Exercise instructions: According to the AIRIS overview below, why was Prototype Alpha built with GameMaker: Studio? Explain in one to three sentences.

Excerpt:
━━━━━━━━━━

AIRIS is a powerful approach to model based reinforcement learning.

Through self-driven observation and experimentation, it is able to generate dynamic world models that it uses to formulate its own goals and plans of action. These goals can also be influenced by an outside source, such as a user, to direct AIRIS to the completion of specific tasks.

AIRIS has demonstrated the ability to quickly, effectively, and completely autonomously learn about an environment it is operating in.

Airis is being developed in 3 stages:

Stage 1 – Prototype Alpha (Complete)

The Prototype Alpha of AIRIS was created using a video game development tool called GameMaker: Studio. This allowed for the rapid development of test environments and ensured that the concept was general enough to not require specialized software or hardware.

This prototype was fed semi-supervised information (sprite types and locations relative to it),  from the game engine for its inputs. This allowed for rapid debugging and concept testing, but had the side effect of limiting its overall capabilities. At its peak performance, it was able to complete a 5 step puzzle (collect extinguisher, put out fire, collect key, unlock door, and collect battery) with no initial information about the game. Just by autonomously exploring, observing, and experimenting.

Stage 2 – Prototype Beta (In-progress)

━━━━━━━━━━

Source material:
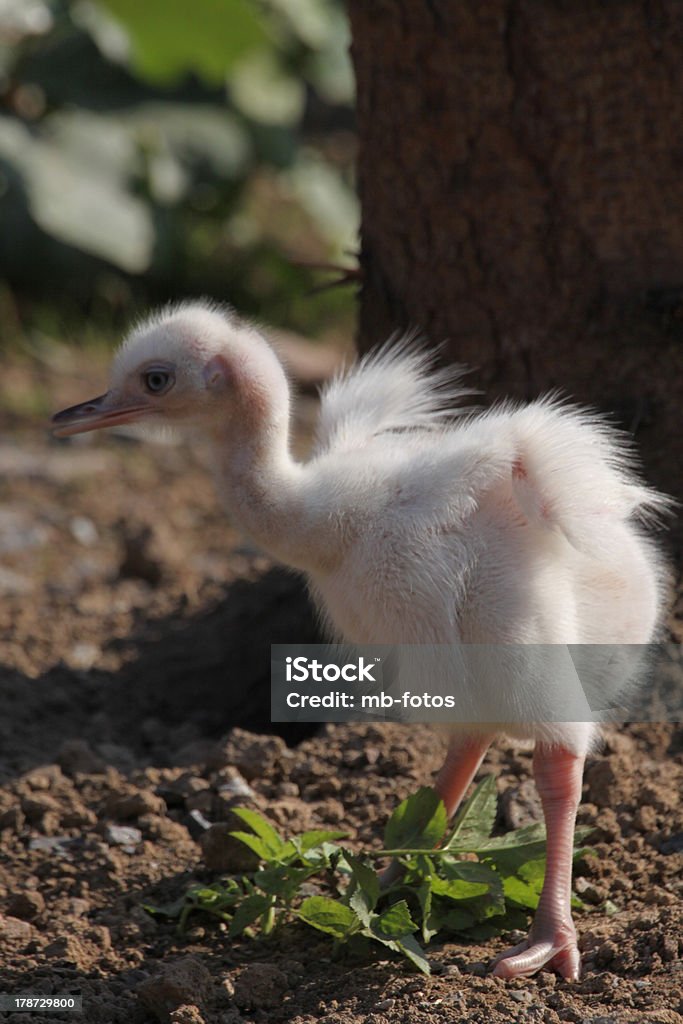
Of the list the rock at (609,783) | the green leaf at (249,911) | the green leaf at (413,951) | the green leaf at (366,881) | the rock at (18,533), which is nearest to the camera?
the green leaf at (413,951)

━━━━━━━━━━

Answer to this exercise: Using GameMaker: Studio allowed test environments to be developed rapidly. It also ensured that the concept was general enough not to require specialized software or hardware.